▸ Extract to read:
The Trandoshan bartender wastes no time in serving up more drinks. One thing about the place was that the drinks were cheap, but they also didn't seem to be that strong. Probably a little balance on the bartender's part to make more money. Or maybe that was just what the ale on all the backwater worlds was like.

Instead of sticking around more, however, the bartender wanders around to idly chat with others and serve more drinks. Though it was a bit odd to see a Trandoshan who seemed to have actual people skills, it wasn't that unheard of. The look of them made it odd, though, watching a giant, watching reptile break into a toothy smile while talking with much thinner built humanoids had an odd look to it.

The band eventually quieted down and moved off stage, obviously taking a break though they didn't seem to say anything. The entirety of the place was left to conversation, from normal voice levels discussing rather pointless things to hushed tones from far back corners and up on the second level...only half words ever drifting in to be heard.

Karr:[sblock]After the band dies down, and things generaly quiet to the point where its not too hard to hear various conversations around you. Though most of it is just general noise, you do pick up on a hushed pair of voices coming from somewhere...though its hard to identify exactly where.

One of the hushed voices, though, is speaking a language you aren't familiar with, though you've heard it before while walking into the tavern and from a few of the local types so it seems to be common enough. It takes a moment to connect that another voice is speaking with this one, but the responses are timed well enough that the one speaking in Basic, with a rather thick Coruscanti accent, is obviously conversing with the one speaking the alien language.

Most of what the Coruscanti says is hard to really pick out beyond single words here and there, but even in the hush tones, you can tell the man(you're fairly sure its male) isn't in the best of moods. Though a few minutes of focusing on the hushed voices floating your direction, you manage to get at least a vague idea of what's being said. It seems that the Hutts are overstepping some kind of agreement. Normally, this might slip under your rader, but the way the man is talking, and the sheer venom in his voice  suggests that it is more than just a smalltime operation in...

▸ Entries provided:
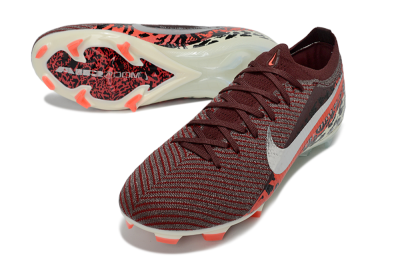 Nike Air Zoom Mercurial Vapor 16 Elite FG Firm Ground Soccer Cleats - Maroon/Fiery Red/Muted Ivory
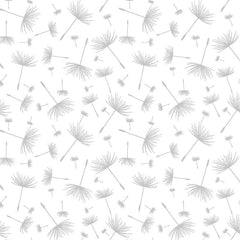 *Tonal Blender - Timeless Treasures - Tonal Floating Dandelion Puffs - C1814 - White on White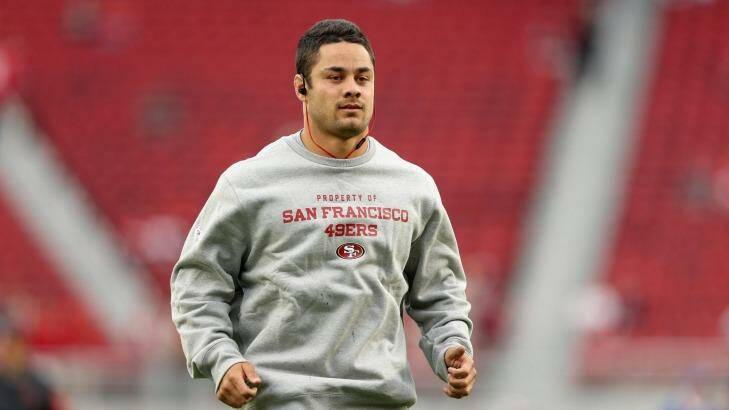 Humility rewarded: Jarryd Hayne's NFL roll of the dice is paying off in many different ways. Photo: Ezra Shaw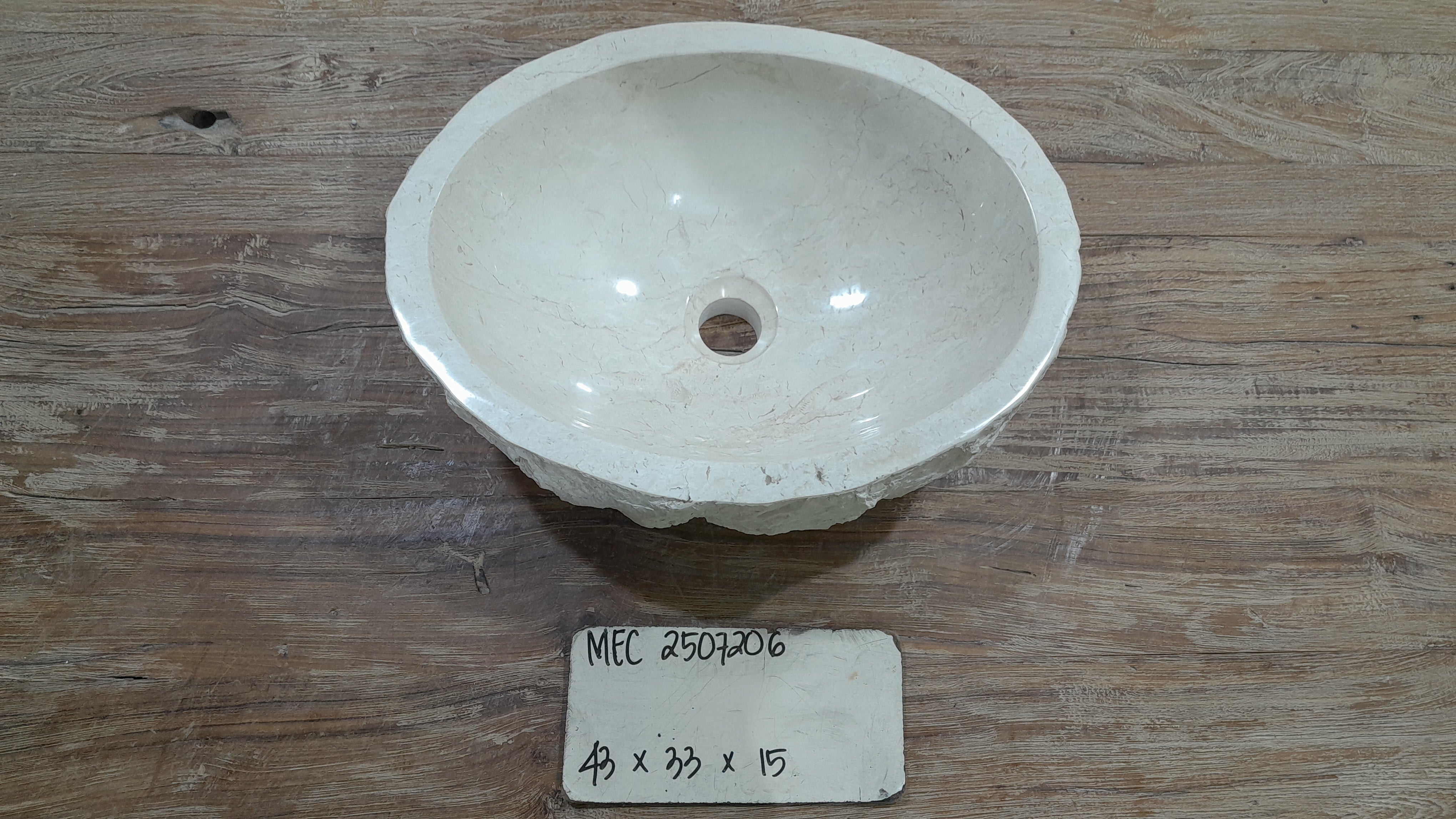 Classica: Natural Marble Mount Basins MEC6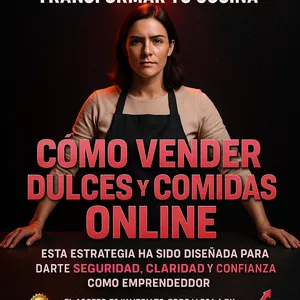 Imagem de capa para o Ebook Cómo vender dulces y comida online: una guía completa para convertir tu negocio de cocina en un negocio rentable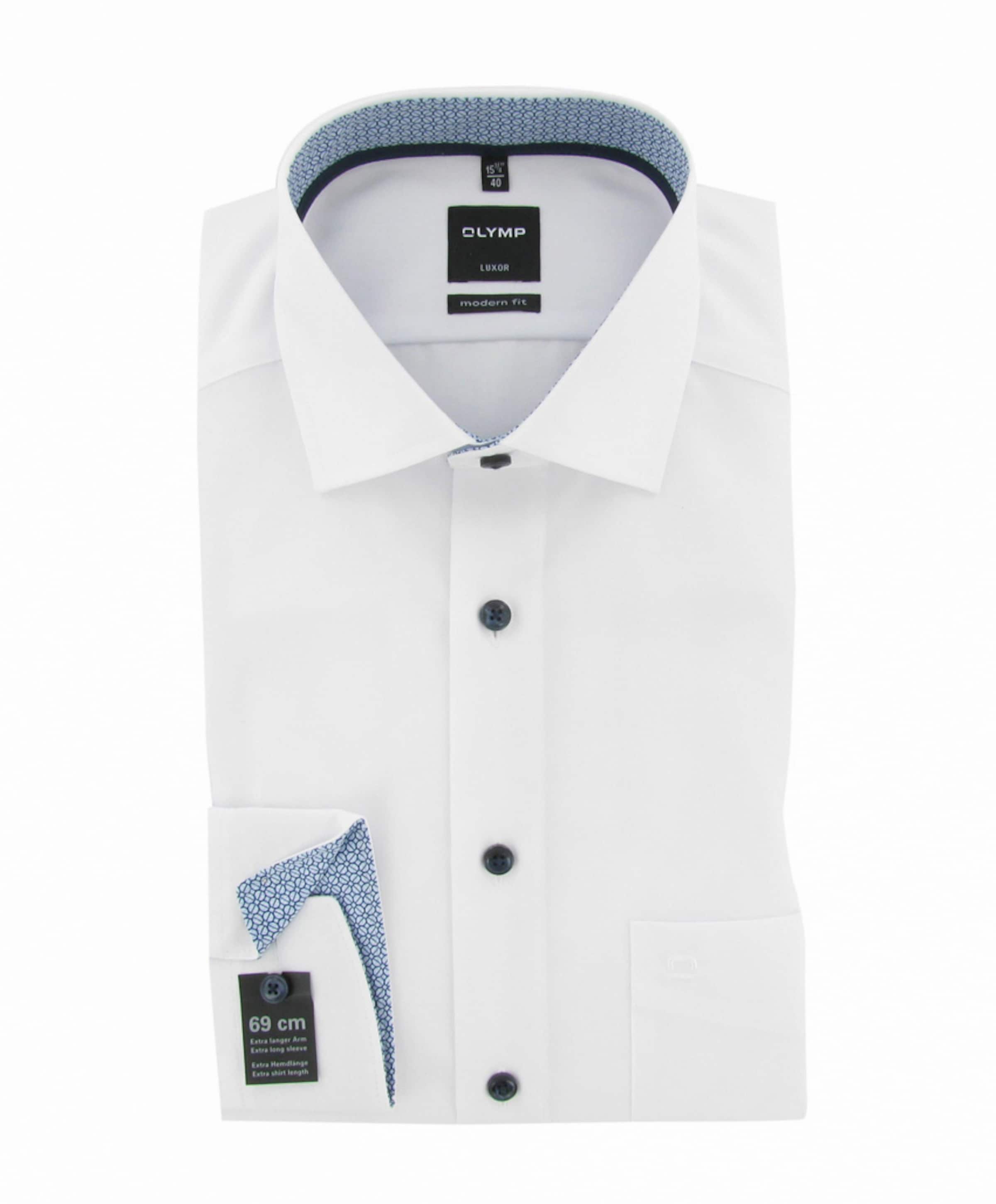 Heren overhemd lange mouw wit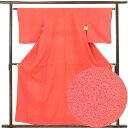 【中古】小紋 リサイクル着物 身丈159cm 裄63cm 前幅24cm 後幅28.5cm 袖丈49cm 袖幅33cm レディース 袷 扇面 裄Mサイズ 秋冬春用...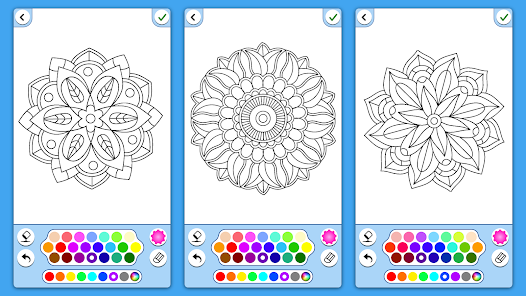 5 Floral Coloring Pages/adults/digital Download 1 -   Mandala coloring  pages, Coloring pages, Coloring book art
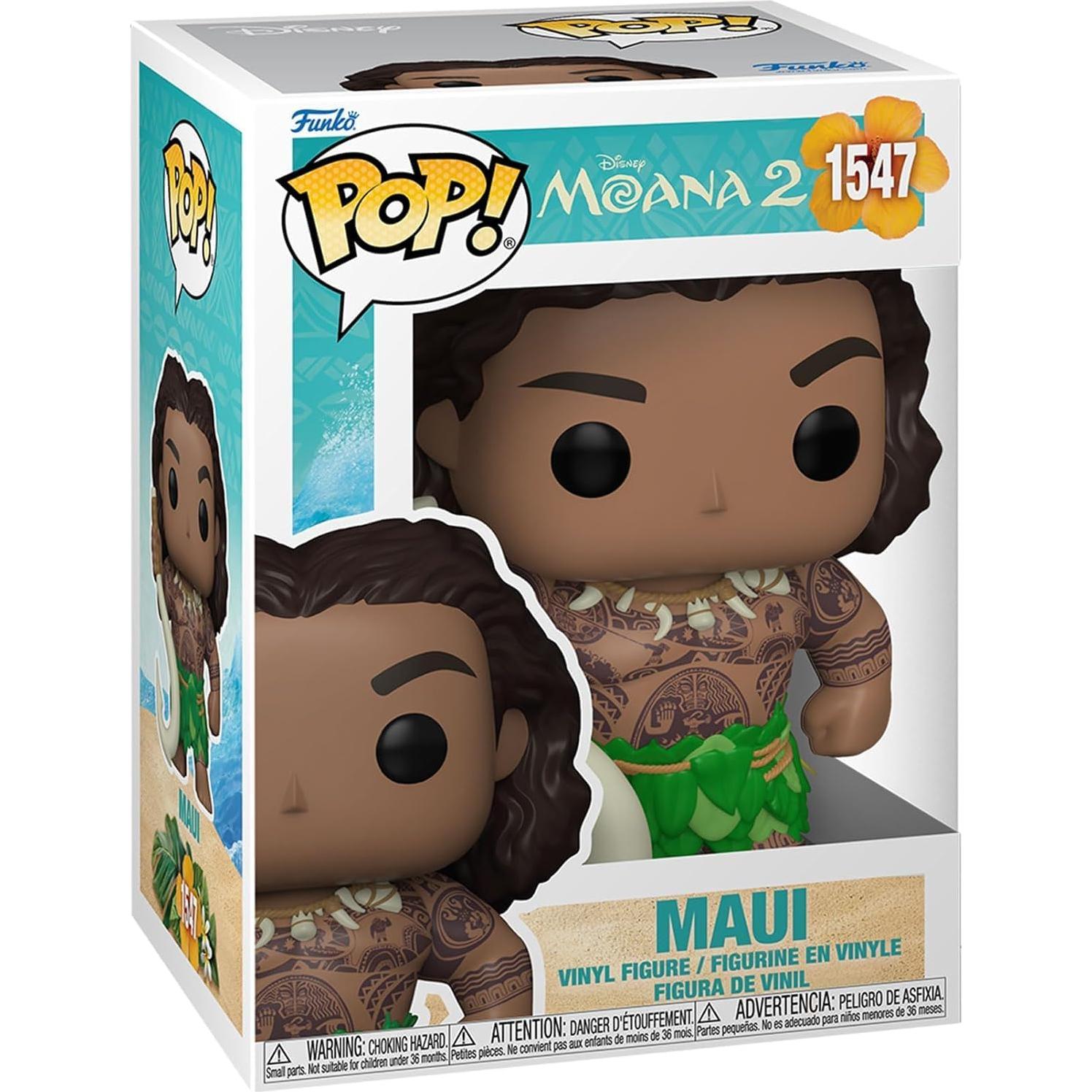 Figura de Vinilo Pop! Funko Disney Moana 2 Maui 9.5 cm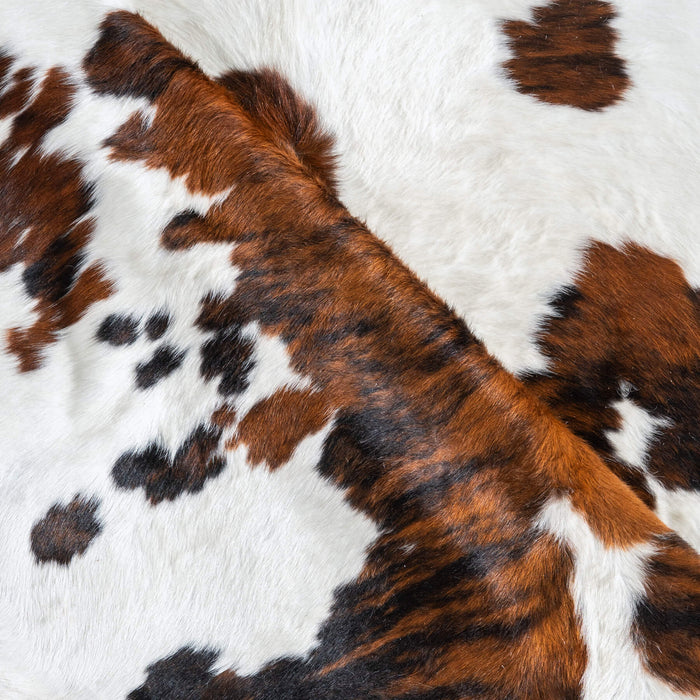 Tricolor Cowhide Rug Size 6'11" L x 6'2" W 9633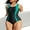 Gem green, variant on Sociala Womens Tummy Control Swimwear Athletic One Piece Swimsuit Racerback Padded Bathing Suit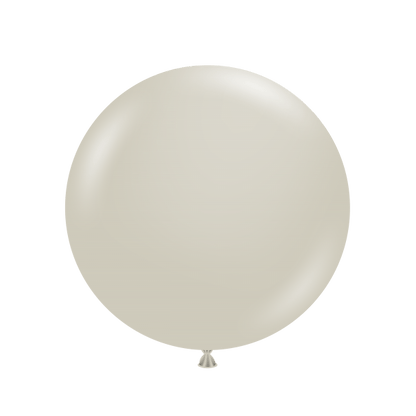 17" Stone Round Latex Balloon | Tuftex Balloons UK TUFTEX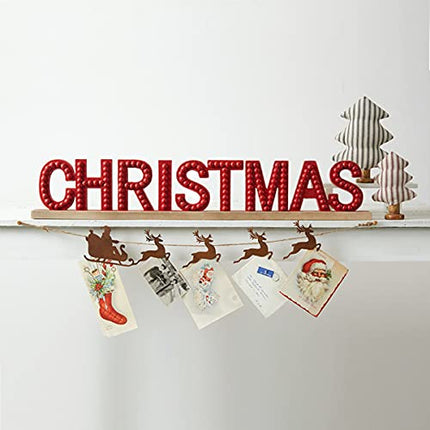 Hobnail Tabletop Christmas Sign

▸ Task 1: Write out the tavern passage between "One of the hushed" and "the alien language.", inclusive.
▸ Task 2: Decide whether each statement agrees with the tavern passage: (a) the drinks at the place were expensive; (b) the band announced its break before leaving the stage; (c) the voice speaking Basic has a thick Coruscanti accent. Answer yes or no for each and quote the words of the passage that decide it.
The lines have no connection to the tavern passage.

▸ Written response 1:
One of the hushed voices, though, is speaking a language you aren't familiar with, though you've heard it before while walking into the tavern and from a few of the local types so it seems to be common enough. It takes a moment to connect that another voice is speaking with this one, but the responses are timed well enough that the one speaking in Basic, with a rather thick Coruscanti accent, is obviously conversing with the one speaking the alien language.

▸ Written response 2:
(a) No: "the drinks were cheap"
(b) No: "though they didn't seem to say anything"
(c) Yes: "with a rather thick Coruscanti accent"